_Requirement_
Reproduce the text of the entries below line for line, leaving out the pictures.

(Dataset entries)
>>>>
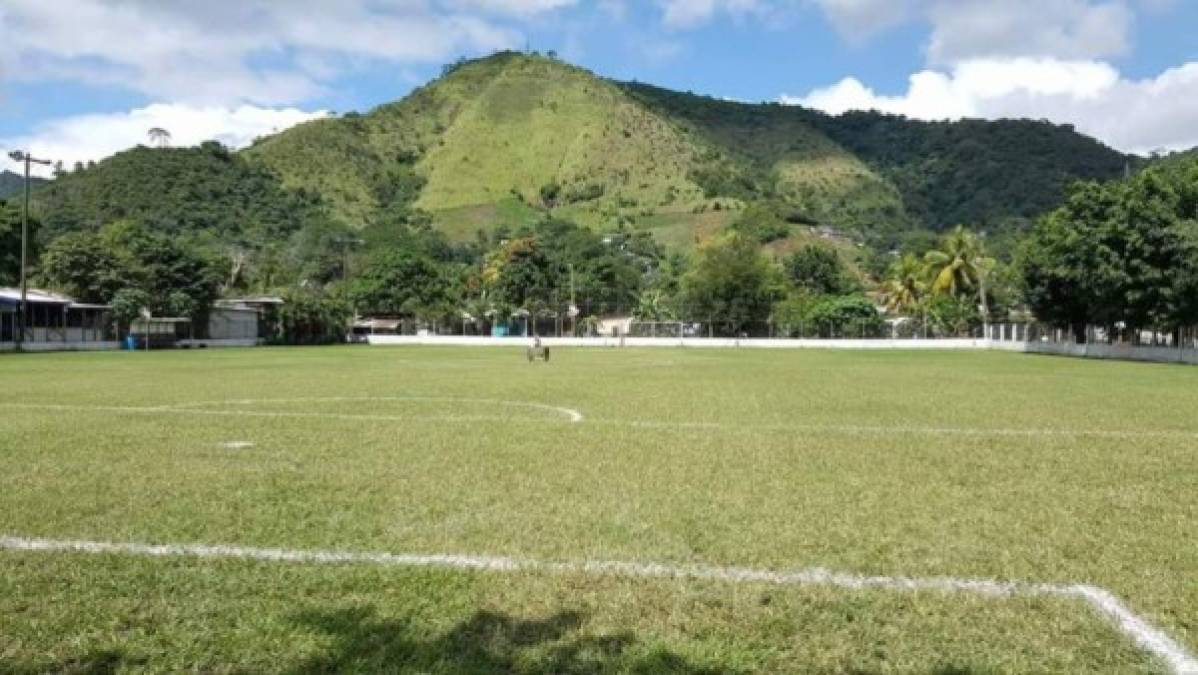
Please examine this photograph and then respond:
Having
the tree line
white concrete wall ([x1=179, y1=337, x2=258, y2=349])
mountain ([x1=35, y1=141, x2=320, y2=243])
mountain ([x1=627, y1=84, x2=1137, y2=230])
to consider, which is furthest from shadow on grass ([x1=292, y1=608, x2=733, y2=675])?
mountain ([x1=627, y1=84, x2=1137, y2=230])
<<<<
_Solution to the exercise_
Please examine this photograph and then respond:
Having
the tree line
white concrete wall ([x1=179, y1=337, x2=258, y2=349])
mountain ([x1=35, y1=141, x2=320, y2=243])
mountain ([x1=627, y1=84, x2=1137, y2=230])
to consider, which is furthest from shadow on grass ([x1=292, y1=608, x2=733, y2=675])?
mountain ([x1=627, y1=84, x2=1137, y2=230])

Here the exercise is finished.